Kurt Hirschhorn, emeritus chair of pediatrics at Mt. Sinai writes, "After his extensive work on human hemoglobin abnormalities, Dr. Gerald turned his attention to the field of human cytogenetics in which he made a number of substantial contributions. From the clinical point of view, he clarified the neuropathology of trisomy 13, described several translocations and deletions, and reported on chromosomal abnormalities in constitutional aplastic anemia. Much of his effort was devoted to the early and important attempts at mapping human genes to specific chromosomes, both by clinical correlation and by the use of somatic cell hybrids. He was deeply involved in the important survey studies to elucidate the frequency of chromosomal abnormalities in newborns and young children. In the field of basic cytogenetics, he wrote several seminal papers, together with the late Sam Latt, on the basis of the then new staining methods for the specific identification of chromosomes, the action of alkylating agents on the chromosome damage in Fanconi Anemia, and the microscopic analysis of DNA replication. Finally, he was involved in important studies of the behavioral development of children with sex chromosome abnormalities. These broad- based activities in the field of human cytogenetics contributed greatly to the development of this important field."

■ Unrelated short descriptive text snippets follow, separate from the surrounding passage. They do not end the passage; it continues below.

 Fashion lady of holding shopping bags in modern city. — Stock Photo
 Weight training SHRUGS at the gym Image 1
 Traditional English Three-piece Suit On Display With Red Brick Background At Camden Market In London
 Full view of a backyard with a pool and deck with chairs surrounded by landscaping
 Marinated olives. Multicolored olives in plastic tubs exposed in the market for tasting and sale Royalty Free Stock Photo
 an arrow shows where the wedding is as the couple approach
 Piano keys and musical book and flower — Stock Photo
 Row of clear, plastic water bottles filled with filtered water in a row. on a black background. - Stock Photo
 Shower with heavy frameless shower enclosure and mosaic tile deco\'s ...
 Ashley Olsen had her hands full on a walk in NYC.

As Park Gerald approached retirement he began to plan the continuation of the Division of Genetics at Children's and recruited Samuel Latt, a molecular geneticist as his successor. Gerald retired in December 1981 and Latt succeeded him. Tragically, Latt died suddenly in September 1988 and was succeeded by Louis Kunkel, who leads the Division with great distinction today. The choice of Kunkel is particularly significant because his father, Henry Kunkel, stimulated so much of Gerald's interest in hemoglobin.

In the last few years of his tenure, Park Gerald began to explore an interest in medical informatics well before computers had entered medicine in any significant way. Gerald was writing programs to make the recovery of genetic information both doable and convenient. Gerald's wife, Jill writes, "During the early 1980s Park foresaw the impact that computers would soon make and set out to learn all he could about them. He introduced some of the very first PCs at Children's. After Park retired, he pursued his passion for computers full time, reviewing books and software among other things. He became a very active member of the Boston Computer Society, writing articles for the PC Report and teaching various computer courses. Park also chaired the Artificial Intelligence Users Groups and was on the board of directors. In recognition of his extensive contributions, the Boston Computer Society awarded him a lifetime family membership."

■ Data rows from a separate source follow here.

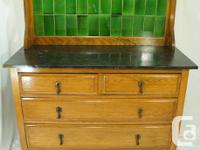 This is a beautiful antique oak washstand or cabinet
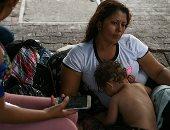 صور.. مجموعة من طالبى اللجوء بالمكسيك داخل مخيم مؤقت للهجرة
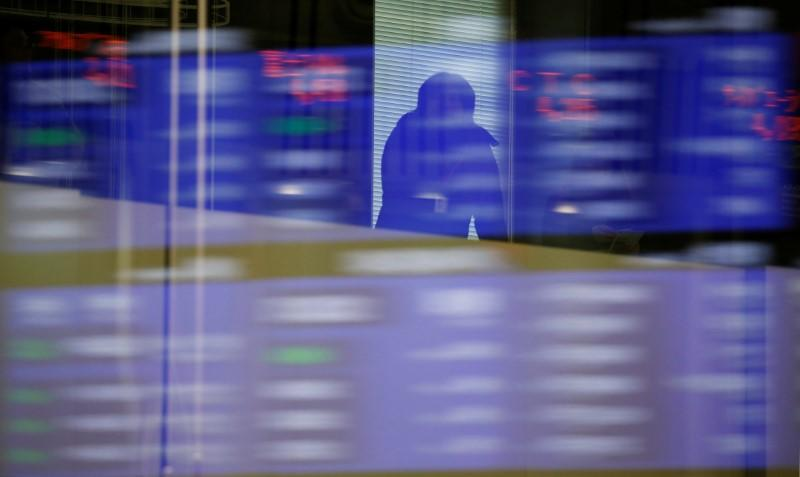 A visitor is seen as market prices are reflected in a glass window at the Tokyo Stock Exchange (TSE) in Tokyo, Japan, February 6, 2018. REUTERS/Toru Hanai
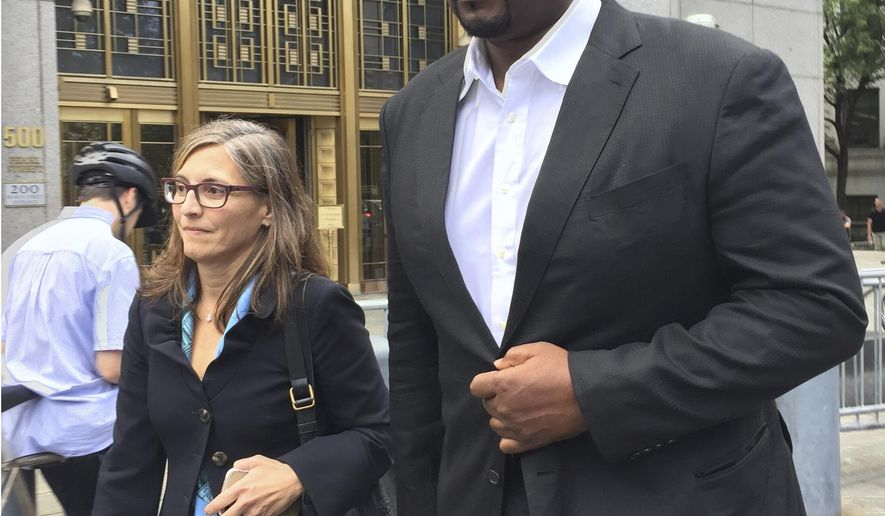 Suspended Auburn University assistant men's basketball coach, Chuck Person, leaves Manhattan federal court in New York, Tuesday, Oct. 10, 2017, after an initial appearance before a magistrate judge. Person will remain free on $100,000 bond. He awaits trial along with three other coaches in a case in which the coaches and others are charged with using hundreds of thousands of dollars in bribes to influence the choices star athletes make about schools, sponsors, agents and financial advisers. (AP Photo/Larry Neumeister)
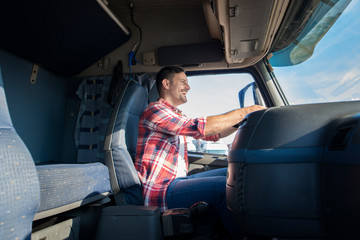 Happy professional middle aged truck driver in casual clothes driving truck on highway. Cabin interior view. Transportation services. Wall mural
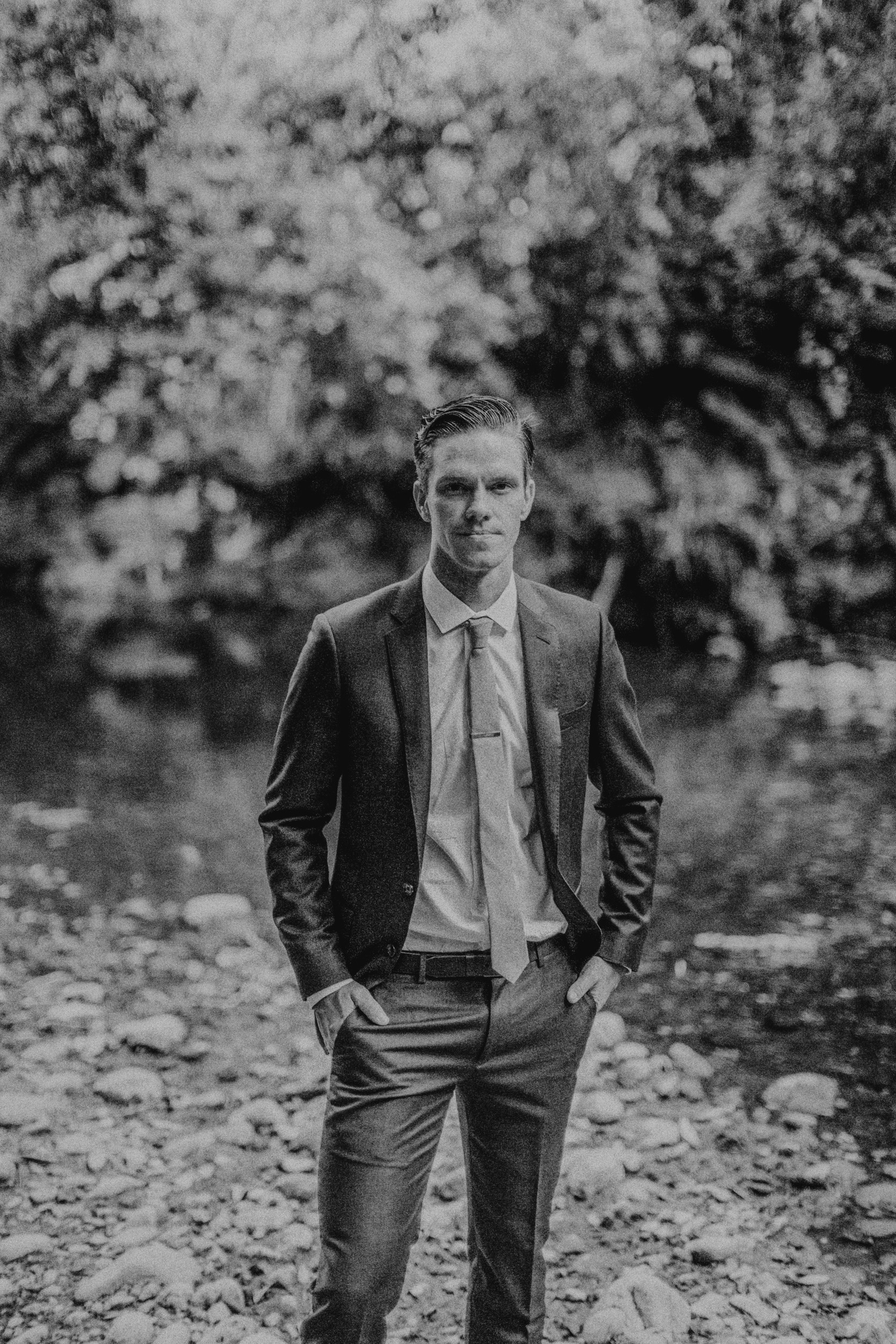 groom standing along creek glen oaks big sur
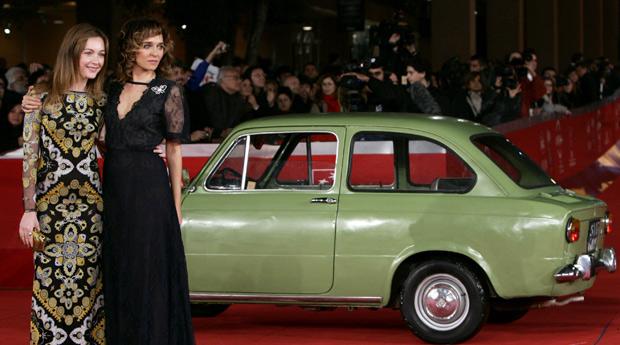 A atriz italiana Cristiana Capotondi (esq.) também aproveitou a presença do carrinho, fabricado entre 1964 e 1973, para fazer pose (Foto: Riccardo De Luca/AP)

Park Gerald was a remarkably productive investigator. He made important contributions that impacted hemoglobin genetics, cytogenics, the entire field of clinical genetics and medical informatics. He created one of the first divisions of clinical genetics in the United States and developed the leadership to maintain it after his retirement. Children's Hospital and American pediatrics owe him a substantial debt of gratitude.

David G. Nathan, M.D., Chair Chester Alper, M.D. Thomas Cone, Jr., M.D. Louis Kunkel, Ph.D. Fred Rosen, M.D.